Not against solar or wind at all. It’s just that small scale has it’s uses, but the stuff doesn’t economically scale up to grid needs. Have a solar powered pump on one of the wells on the ranch. Works out just fine for my needs with that well, and running grid power to it would have cost me about 3x what the panel and pump did. Will probably add a little more solar as time goes by, and I can afford it, but I sure don’t want to pay the cost of grid sized installations.
JVC

Reply to  jvcstone
May 24, 2016 10:36 pm

Did you consider an ICE driven pump or maybe an old fashioned wind driven pump? I think you will find PV is not cost effective.

Steve T
Reply to  pulsar
May 24, 2016 4:32 am

Pulsar 2.22am
Solar and wind can work for off-grid usage. Wind power has been used for centuries.
However, once the use of coal, gas, and nuclear were developed for grid use they became dominant. Why?

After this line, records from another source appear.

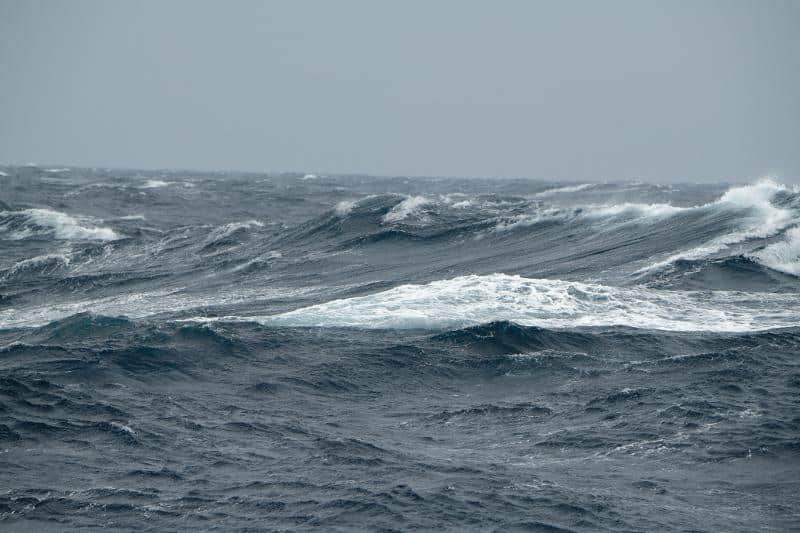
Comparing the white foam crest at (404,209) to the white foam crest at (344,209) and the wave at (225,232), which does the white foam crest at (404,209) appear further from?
the wave at (225,232)

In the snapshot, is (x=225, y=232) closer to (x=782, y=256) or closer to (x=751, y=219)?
(x=751, y=219)

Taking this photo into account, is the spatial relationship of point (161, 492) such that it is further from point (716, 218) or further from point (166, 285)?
point (716, 218)

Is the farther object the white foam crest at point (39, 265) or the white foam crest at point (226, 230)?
the white foam crest at point (226, 230)

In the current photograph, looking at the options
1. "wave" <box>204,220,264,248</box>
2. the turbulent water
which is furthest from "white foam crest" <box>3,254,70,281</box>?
"wave" <box>204,220,264,248</box>

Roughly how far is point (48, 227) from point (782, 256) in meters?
44.7

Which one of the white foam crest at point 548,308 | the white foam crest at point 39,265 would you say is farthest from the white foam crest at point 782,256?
the white foam crest at point 39,265

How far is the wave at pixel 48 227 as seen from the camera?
184 ft

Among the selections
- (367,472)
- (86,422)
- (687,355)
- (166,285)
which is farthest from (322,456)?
(166,285)

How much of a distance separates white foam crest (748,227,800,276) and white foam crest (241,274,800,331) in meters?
3.96

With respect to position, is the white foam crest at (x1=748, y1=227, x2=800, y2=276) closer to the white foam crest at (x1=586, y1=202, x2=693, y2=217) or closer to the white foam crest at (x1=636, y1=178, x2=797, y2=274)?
the white foam crest at (x1=636, y1=178, x2=797, y2=274)

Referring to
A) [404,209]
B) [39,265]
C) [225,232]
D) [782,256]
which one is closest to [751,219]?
[782,256]

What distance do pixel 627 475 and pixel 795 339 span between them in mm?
10341

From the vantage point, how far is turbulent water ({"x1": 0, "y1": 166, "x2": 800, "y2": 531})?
1433 centimetres

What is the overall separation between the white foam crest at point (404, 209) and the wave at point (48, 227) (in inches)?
672
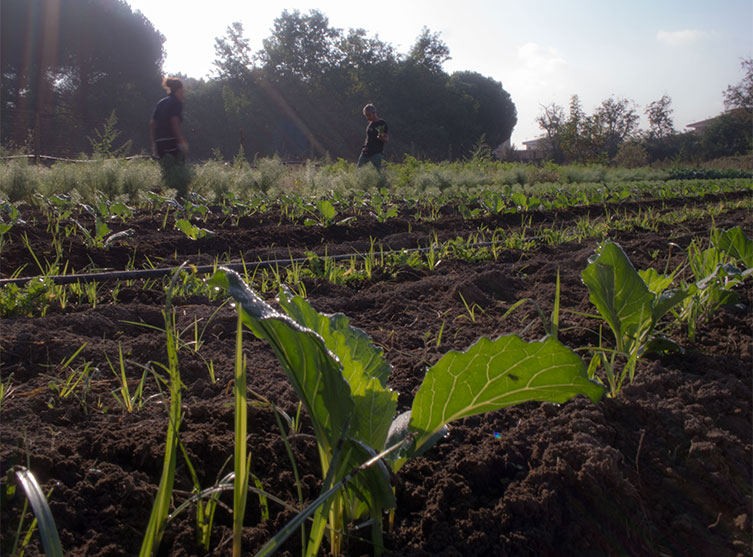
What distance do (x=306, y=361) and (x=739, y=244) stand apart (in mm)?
2108

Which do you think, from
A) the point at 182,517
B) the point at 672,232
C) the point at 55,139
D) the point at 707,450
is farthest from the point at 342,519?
the point at 55,139

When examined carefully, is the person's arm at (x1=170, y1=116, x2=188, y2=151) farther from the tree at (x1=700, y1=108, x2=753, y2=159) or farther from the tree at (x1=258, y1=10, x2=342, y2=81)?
the tree at (x1=700, y1=108, x2=753, y2=159)

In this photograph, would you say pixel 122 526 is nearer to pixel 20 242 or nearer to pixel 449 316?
pixel 449 316

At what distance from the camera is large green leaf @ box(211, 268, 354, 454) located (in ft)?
2.37

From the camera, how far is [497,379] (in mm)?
813

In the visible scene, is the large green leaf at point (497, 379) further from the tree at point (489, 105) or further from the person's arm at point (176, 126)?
the tree at point (489, 105)

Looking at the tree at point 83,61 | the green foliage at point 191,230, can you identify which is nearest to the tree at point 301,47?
the tree at point 83,61

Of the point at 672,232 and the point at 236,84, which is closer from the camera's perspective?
the point at 672,232

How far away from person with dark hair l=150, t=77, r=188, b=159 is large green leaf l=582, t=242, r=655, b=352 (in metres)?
7.56

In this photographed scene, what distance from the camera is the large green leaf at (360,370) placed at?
0.83m

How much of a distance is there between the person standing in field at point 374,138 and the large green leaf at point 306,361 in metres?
10.2

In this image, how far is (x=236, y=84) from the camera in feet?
96.9

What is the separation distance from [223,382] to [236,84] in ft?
103

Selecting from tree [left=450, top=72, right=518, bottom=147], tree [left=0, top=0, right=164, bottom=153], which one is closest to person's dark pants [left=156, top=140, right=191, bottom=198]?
tree [left=0, top=0, right=164, bottom=153]
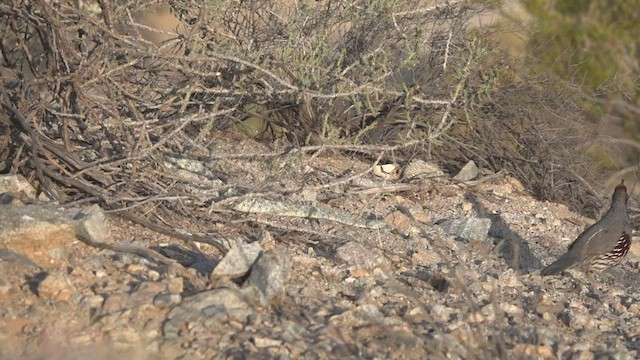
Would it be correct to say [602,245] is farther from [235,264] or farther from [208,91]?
[235,264]

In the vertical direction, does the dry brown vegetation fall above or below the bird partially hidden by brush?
above

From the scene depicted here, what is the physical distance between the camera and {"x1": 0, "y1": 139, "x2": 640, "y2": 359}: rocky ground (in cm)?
475

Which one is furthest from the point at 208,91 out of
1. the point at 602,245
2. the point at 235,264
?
the point at 602,245

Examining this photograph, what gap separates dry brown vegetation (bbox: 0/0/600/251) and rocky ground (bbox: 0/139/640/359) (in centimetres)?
23

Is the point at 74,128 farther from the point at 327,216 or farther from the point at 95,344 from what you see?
the point at 95,344

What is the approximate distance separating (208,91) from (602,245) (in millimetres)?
2453

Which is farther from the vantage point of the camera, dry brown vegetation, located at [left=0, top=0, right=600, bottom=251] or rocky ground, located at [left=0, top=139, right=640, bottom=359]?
dry brown vegetation, located at [left=0, top=0, right=600, bottom=251]

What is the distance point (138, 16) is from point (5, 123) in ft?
5.77

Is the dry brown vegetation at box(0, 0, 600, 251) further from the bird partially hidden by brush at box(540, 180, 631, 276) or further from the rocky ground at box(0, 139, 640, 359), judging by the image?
the bird partially hidden by brush at box(540, 180, 631, 276)

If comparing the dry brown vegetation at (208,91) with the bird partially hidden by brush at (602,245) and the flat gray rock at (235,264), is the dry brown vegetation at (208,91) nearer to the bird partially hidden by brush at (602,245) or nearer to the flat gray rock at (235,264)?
the flat gray rock at (235,264)

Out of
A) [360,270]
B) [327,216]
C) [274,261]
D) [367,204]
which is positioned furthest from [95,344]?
[367,204]

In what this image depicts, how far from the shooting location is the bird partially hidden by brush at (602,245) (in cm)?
653

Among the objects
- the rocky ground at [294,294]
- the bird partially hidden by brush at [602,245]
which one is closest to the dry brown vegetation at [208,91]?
the rocky ground at [294,294]

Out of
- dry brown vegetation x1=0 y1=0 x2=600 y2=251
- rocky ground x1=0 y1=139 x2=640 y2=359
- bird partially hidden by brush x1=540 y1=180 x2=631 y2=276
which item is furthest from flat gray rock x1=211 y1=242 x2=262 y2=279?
bird partially hidden by brush x1=540 y1=180 x2=631 y2=276
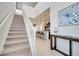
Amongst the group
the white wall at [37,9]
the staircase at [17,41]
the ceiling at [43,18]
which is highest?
the white wall at [37,9]

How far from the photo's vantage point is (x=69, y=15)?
179cm

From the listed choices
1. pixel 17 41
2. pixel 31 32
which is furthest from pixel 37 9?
pixel 17 41

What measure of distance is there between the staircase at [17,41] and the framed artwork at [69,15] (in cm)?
96

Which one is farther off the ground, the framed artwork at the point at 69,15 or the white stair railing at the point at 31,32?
the framed artwork at the point at 69,15

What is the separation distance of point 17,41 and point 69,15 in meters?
1.31

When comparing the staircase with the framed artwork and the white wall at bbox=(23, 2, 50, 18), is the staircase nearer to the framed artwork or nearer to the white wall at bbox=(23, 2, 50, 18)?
the white wall at bbox=(23, 2, 50, 18)

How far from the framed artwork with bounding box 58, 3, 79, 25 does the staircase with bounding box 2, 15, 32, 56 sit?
Answer: 96 centimetres

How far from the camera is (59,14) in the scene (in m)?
2.10

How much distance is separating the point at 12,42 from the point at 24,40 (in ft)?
0.89

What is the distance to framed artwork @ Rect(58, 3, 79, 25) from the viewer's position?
1.69 m

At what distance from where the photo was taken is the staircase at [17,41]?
69.7 inches

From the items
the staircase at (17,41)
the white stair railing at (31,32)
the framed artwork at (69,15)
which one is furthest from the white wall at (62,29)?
the staircase at (17,41)

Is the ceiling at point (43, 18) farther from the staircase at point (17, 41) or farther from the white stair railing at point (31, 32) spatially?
the staircase at point (17, 41)

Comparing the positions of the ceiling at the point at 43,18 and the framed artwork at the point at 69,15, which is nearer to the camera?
the framed artwork at the point at 69,15
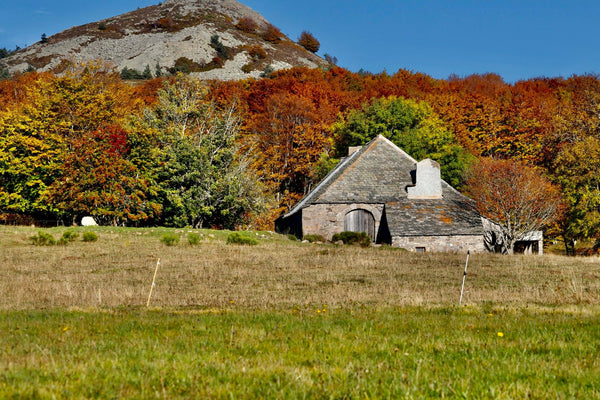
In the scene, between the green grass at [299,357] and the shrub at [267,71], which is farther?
the shrub at [267,71]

Because they work 24/7/365 and with a small extra reserve maintenance and other outages can be planned or dealt with.
Advanced society requires power 24/7 not just when the wind is blowing or the sun shining, so wind and solar don’t work without some means of storage or backup. If the storage or backup costs the same again (or more) especially grid costs and losses then why not just use coal, gas or nuclear and save the horrendous costs of having a part-time system of providing power?
SteveT

Griff
May 23, 2016 3:35 am

Everyone did notice that a Chinese coal firm is going to build 1GW of the same technology (10 plants, I believe)?
http://www.solarserver.com/solar-magazine/solar-news/current/2016/kw19/solarreserve-shenhua-group-to-partner-on-1-gw-of-csp-projects-in-china.html
China plans 10GW of these…
/// oh, they solved the bird frying issue too.

Nigel S
Reply to  Griff
May 23, 2016 4:02 am

Which will help to give China 3% solar generation (184 TWh) by 2020 if they stick to the 5 year plan.
https://notalotofpeopleknowthat.wordpress.com/2016/05/21/chinas-2020-energy-strategy/#more-22231

Griff
Reply to  Nigel S
May 23, 2016 7:34 am

That seems to underestimate China’s electricity demand in 2020 – but also underestimate China’s renewables plans for that date
http://www.theclimategroup.org/_assets/files/RE100-China-analysis.pdf
However, an increasing part of new demand is now going to be renewables, not coal.

ni
Reply to  Nigel S
May 23, 2016 8:52 am

Well at least we know where you get your talking points from. Try this which is the original source.
http://news.xinhuanet.com/english/china/2014-11/19/c_133801014.htm

Nigel S
Reply to  Nigel S
May 23, 2016 9:11 am

100 GW planned by 2020 according to your source too. 100 GW x 21% utilisation = 184 TWh by 2020 or 3% of China’s projected 2020 total (5650 TWh in 2014 x 1.23 in line with overall energy increase). Maybe less than 3% if you think that total should be higher. Hence a smaller proportion than UK’s current solar. This all matches the figures in the document you linked to pretty well as I’m sure you know.

Nigel S
Reply to  Nigel S
May 23, 2016 9:21 am

Sorry about ‘ni’s’ ‘contribution’, some strange computer glitch sent it by mistake before I moderated my language in deference to our host, maybe a gust of wind at Kentish Flats.

Reply to  Griff
May 23, 2016 10:59 am

Griff got a bridge I want to sell you! You seem to believe self serving press releases and Chinese communist propaganda.
Get back to me when it works.

MarkW
Reply to  Retired Kit P
May 23, 2016 11:12 am

Speaking of people who believe in self-serving press releases, I give Retired Kit Pee.

Griff
Reply to  Retired Kit P
May 24, 2016 1:54 am

I merely mention that in passing – the major fact is that a US company is selling 1GW of this tech to the Chinese.
This tech works in the right place.

Resourceguy
Reply to  Griff
May 23, 2016 12:59 pm

In China as in the U.S., data on the number of fried birds is a state secret.

Nigel S
May 23, 2016 3:39 am

From BrightSource ‘Limitless'(!) ‘The Top Five Things Some Media Can’t Seem to Remember About Ivanpah’ #4 ‘We Don’t Control the Weather’. Isn’t that what the whole plant is about, making sure the weather never changes?